- **Page extract**:
Several others were introduced. One of them was a caricature likeness of Mr. Kemble, asking, "What do you want?" with a pitite replying, "The old prices, and no pigeon-holes!" Others merely bore the drawing of a large key, in allusion to a notorious house in the neighbourhood, the denizens of which were said to be great frequenters of the private boxes. These appeared to give the managers more annoyance than all the rest, and the prize-fighters made vigorous attacks upon the holders of them. Several persons were, on this night, and indeed nearly every night, taken into custody, and locked up in the watchhouse. On their appearance the following morning, they were generally held to bail in considerable sums to keep the peace. This proceeding greatly augmented the animosity of the pit.

It would be useless to detail the scenes of confusion which followed night after night. For about three weeks the war continued with unabated fury. Its characteristics were nearly always the same. Invention was racked to discover new noises, and it was thought a happy idea when one fellow got into the gallery with a dustman's bell, and rang it furiously. Dogs were also brought into the boxes, to add their sweet voices to the general uproar. The animals seemed to join in it con amore, and one night a large mastiff growled and barked so loudly, as to draw down upon his exertions three cheers from the gratified pitites.

- **Task requirements**: Return the passage about the nightly uproar in the pit word for word, from "Several others were" to "of the pit.".

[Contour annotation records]
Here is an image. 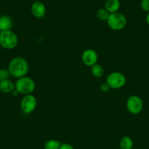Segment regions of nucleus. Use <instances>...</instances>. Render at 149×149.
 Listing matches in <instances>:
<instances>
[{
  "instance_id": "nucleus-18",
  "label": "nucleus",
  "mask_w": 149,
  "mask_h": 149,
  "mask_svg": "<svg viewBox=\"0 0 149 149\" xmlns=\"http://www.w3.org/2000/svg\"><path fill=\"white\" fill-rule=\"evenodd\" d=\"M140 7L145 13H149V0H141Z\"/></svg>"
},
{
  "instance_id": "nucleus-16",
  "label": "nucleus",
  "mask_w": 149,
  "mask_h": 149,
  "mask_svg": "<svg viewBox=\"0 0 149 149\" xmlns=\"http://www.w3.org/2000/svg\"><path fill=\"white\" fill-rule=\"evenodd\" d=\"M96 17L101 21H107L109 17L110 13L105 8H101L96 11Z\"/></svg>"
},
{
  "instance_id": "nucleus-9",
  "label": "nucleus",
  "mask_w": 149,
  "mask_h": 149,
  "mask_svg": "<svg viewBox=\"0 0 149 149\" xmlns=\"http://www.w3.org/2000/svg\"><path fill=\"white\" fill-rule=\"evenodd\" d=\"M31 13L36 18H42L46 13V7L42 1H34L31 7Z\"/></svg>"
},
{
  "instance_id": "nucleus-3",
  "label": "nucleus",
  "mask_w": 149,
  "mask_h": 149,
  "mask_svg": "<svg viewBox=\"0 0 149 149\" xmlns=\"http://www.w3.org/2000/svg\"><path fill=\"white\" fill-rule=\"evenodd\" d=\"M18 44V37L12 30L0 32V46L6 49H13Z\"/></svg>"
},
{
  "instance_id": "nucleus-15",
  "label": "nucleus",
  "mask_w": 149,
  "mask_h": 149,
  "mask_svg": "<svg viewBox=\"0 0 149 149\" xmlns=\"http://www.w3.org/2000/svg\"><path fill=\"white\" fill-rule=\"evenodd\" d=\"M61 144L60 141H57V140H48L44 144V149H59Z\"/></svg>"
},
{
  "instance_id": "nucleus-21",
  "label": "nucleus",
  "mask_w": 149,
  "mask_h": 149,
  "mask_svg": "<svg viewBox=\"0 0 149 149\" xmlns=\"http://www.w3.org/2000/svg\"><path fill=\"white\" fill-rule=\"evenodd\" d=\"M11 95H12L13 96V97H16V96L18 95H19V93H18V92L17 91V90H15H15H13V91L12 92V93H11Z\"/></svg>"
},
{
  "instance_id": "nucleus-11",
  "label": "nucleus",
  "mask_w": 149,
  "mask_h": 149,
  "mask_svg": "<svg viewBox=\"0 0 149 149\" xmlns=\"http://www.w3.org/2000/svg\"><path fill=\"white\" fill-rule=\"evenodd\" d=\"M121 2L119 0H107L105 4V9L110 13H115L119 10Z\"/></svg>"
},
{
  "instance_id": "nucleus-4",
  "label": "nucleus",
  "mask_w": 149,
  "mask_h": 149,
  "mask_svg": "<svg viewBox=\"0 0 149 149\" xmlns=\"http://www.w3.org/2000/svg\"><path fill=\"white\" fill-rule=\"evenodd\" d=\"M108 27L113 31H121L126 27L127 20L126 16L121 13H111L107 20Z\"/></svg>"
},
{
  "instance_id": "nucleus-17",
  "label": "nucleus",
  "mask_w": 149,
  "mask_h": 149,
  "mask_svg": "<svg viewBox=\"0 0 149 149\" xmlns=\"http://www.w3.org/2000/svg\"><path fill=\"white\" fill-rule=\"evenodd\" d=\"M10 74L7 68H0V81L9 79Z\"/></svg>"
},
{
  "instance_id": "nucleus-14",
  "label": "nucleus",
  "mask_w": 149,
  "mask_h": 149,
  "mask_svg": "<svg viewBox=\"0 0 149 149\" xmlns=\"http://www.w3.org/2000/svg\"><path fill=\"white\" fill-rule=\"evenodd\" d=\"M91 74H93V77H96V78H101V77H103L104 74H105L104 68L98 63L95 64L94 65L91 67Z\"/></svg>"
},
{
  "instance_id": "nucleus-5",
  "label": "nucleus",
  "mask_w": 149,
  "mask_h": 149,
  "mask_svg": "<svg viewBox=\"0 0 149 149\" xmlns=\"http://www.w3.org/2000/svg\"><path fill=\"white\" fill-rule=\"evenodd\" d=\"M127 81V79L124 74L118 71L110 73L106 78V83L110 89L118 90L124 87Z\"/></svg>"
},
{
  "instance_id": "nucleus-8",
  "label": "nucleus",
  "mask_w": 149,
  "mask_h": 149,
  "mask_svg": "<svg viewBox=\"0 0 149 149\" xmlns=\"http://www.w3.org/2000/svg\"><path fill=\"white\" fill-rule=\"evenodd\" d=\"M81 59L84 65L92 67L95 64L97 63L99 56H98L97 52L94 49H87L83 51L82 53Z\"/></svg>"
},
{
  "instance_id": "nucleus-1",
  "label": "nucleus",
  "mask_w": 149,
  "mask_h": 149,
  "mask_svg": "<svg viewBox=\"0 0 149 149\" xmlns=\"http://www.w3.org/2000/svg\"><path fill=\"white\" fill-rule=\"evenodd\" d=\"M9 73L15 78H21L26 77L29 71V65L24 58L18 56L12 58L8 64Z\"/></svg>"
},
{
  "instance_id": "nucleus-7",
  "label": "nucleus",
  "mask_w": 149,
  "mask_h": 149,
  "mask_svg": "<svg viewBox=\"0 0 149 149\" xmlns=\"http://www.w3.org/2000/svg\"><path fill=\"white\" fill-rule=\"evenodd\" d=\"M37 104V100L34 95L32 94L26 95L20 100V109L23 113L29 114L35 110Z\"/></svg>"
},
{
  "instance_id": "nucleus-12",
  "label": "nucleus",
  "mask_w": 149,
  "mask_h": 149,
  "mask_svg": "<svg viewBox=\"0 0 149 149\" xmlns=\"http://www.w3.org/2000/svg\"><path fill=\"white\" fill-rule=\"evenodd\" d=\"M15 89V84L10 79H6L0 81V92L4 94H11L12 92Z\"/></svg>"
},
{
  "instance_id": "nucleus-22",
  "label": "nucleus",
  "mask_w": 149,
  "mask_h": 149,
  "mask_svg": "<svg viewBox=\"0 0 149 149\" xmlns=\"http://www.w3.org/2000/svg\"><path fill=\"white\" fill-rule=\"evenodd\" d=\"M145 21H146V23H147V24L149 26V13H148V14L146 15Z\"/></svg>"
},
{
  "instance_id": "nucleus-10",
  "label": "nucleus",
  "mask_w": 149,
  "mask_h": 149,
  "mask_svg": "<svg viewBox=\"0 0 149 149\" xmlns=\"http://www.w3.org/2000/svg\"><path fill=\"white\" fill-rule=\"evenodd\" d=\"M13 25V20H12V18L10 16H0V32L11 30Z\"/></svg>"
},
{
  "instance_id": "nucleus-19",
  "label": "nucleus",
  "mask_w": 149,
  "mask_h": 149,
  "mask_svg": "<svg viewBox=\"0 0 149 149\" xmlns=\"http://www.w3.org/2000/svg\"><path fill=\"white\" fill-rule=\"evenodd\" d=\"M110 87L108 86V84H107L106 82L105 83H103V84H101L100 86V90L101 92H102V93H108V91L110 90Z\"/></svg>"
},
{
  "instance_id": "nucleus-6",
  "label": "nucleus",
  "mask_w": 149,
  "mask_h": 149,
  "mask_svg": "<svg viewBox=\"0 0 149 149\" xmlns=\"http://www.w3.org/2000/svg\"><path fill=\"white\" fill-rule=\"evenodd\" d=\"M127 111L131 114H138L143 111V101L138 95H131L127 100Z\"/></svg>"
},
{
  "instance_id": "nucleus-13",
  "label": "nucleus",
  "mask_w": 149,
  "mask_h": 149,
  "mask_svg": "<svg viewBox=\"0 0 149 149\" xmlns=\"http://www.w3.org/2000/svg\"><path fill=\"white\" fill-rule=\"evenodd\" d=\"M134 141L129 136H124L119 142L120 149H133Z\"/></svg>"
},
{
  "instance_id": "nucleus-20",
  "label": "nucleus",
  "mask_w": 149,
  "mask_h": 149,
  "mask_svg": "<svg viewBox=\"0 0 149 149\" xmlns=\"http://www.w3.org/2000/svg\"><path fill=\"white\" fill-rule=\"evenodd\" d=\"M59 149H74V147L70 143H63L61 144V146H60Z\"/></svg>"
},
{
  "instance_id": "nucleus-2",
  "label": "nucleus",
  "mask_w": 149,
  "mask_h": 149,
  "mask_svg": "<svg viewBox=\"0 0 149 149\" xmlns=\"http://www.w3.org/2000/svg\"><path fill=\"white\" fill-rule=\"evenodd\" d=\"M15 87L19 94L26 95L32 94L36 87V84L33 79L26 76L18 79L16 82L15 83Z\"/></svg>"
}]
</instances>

- **Answer to the task**:
Several others were introduced. One of them was a caricature likeness of Mr. Kemble, asking, "What do you want?" with a pitite replying, "The old prices, and no pigeon-holes!" Others merely bore the drawing of a large key, in allusion to a notorious house in the neighbourhood, the denizens of which were said to be great frequenters of the private boxes. These appeared to give the managers more annoyance than all the rest, and the prize-fighters made vigorous attacks upon the holders of them. Several persons were, on this night, and indeed nearly every night, taken into custody, and locked up in the watchhouse. On their appearance the following morning, they were generally held to bail in considerable sums to keep the peace. This proceeding greatly augmented the animosity of the pit.